■ **Recorded data**:
* * * * *
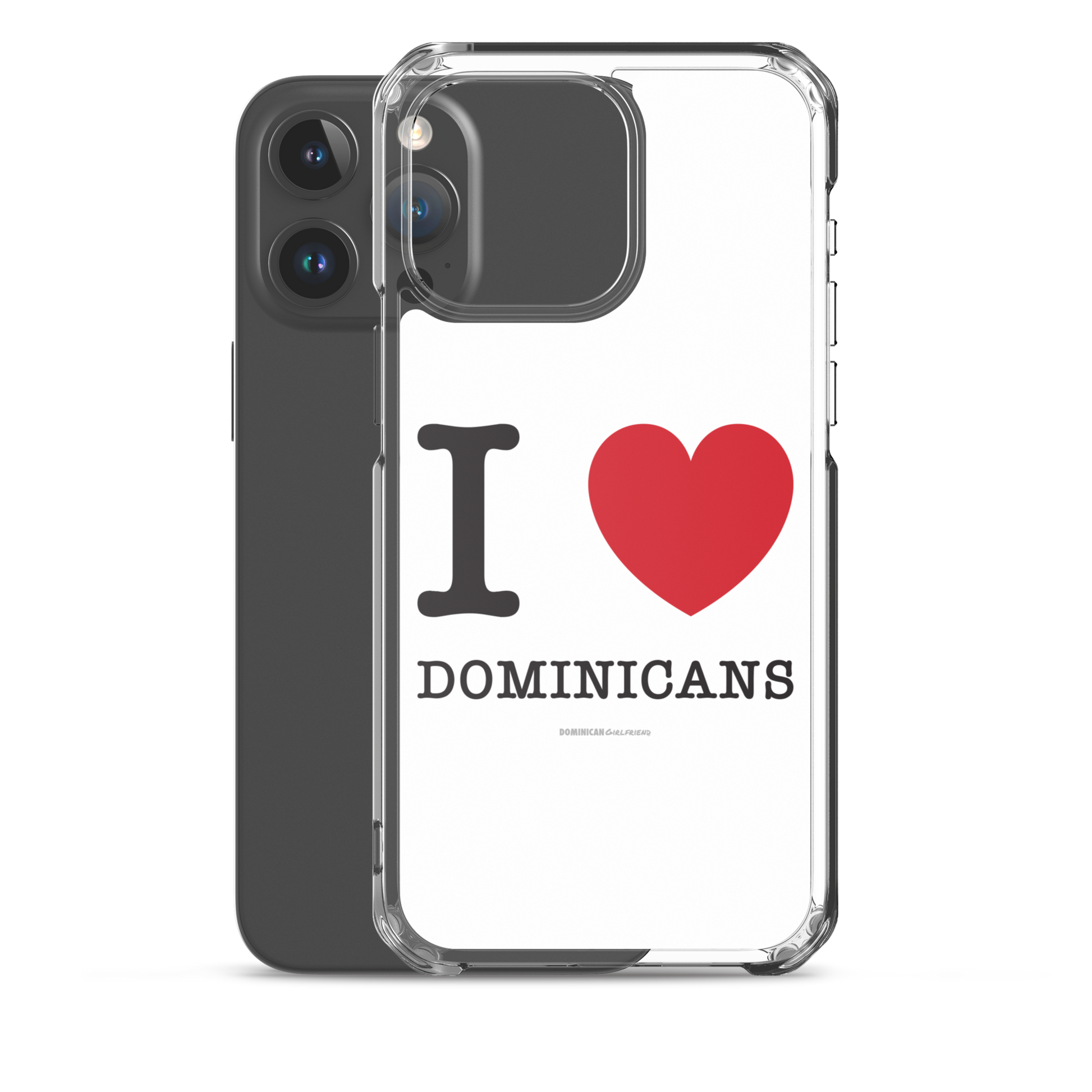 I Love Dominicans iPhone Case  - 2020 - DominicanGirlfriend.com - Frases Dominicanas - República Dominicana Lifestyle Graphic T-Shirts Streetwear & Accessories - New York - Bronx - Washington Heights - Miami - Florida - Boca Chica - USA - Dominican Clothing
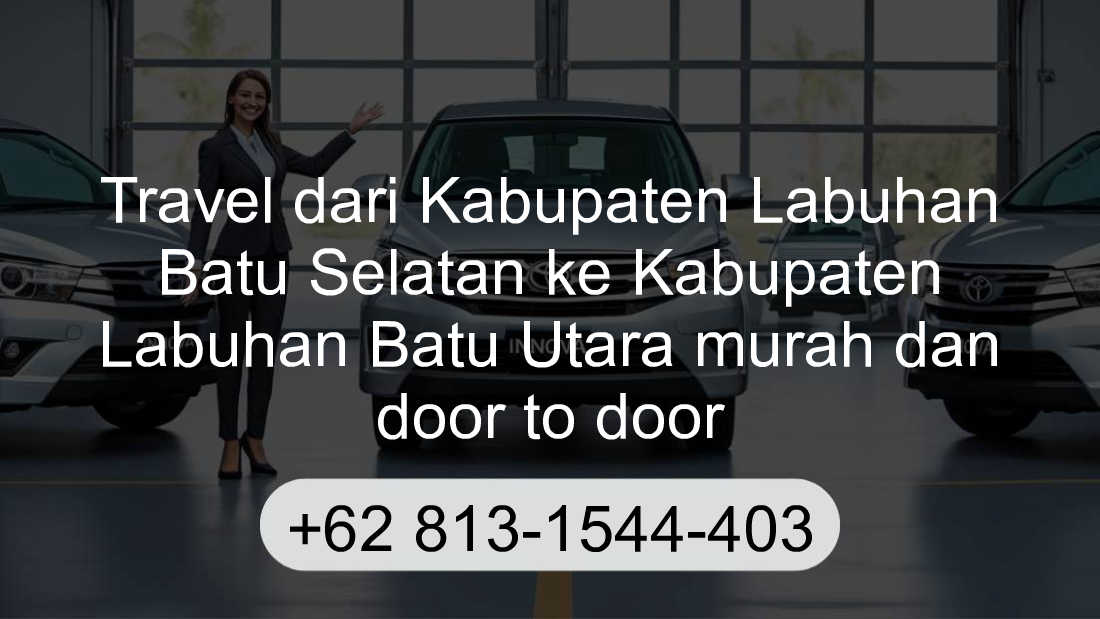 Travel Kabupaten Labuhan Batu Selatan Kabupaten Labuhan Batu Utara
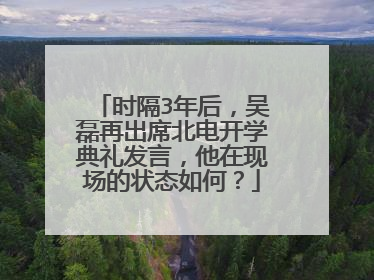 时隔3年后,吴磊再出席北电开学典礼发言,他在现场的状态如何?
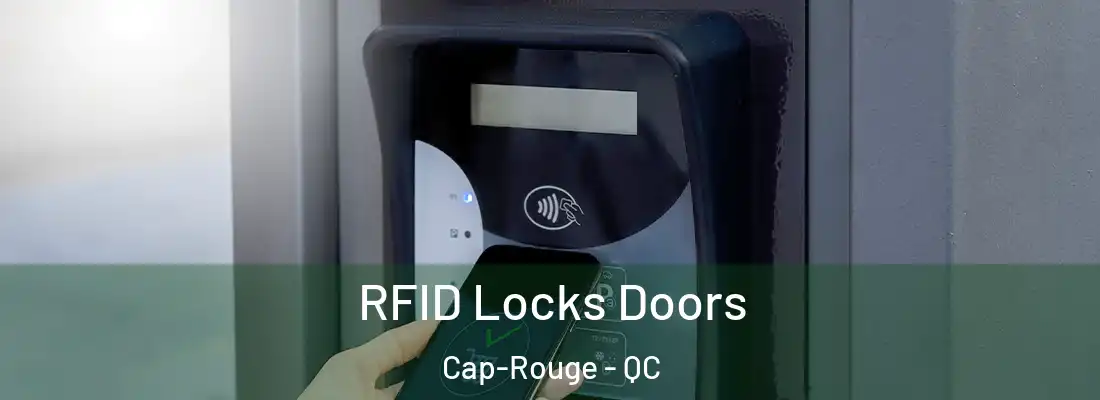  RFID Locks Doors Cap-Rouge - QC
* * * * *
■ **Activity**:
Type the listing out again word for word, passing over each picture.

■ **Solution for this exercise**:
 I Love Dominicans iPhone Case  - 2020 - DominicanGirlfriend.com - Frases Dominicanas - República Dominicana Lifestyle Graphic T-Shirts Streetwear & Accessories - New York - Bronx - Washington Heights - Miami - Florida - Boca Chica - USA - Dominican Clothing
 Travel Kabupaten Labuhan Batu Selatan Kabupaten Labuhan Batu Utara
 时隔3年后,吴磊再出席北电开学典礼发言,他在现场的状态如何?
  RFID Locks Doors Cap-Rouge - QC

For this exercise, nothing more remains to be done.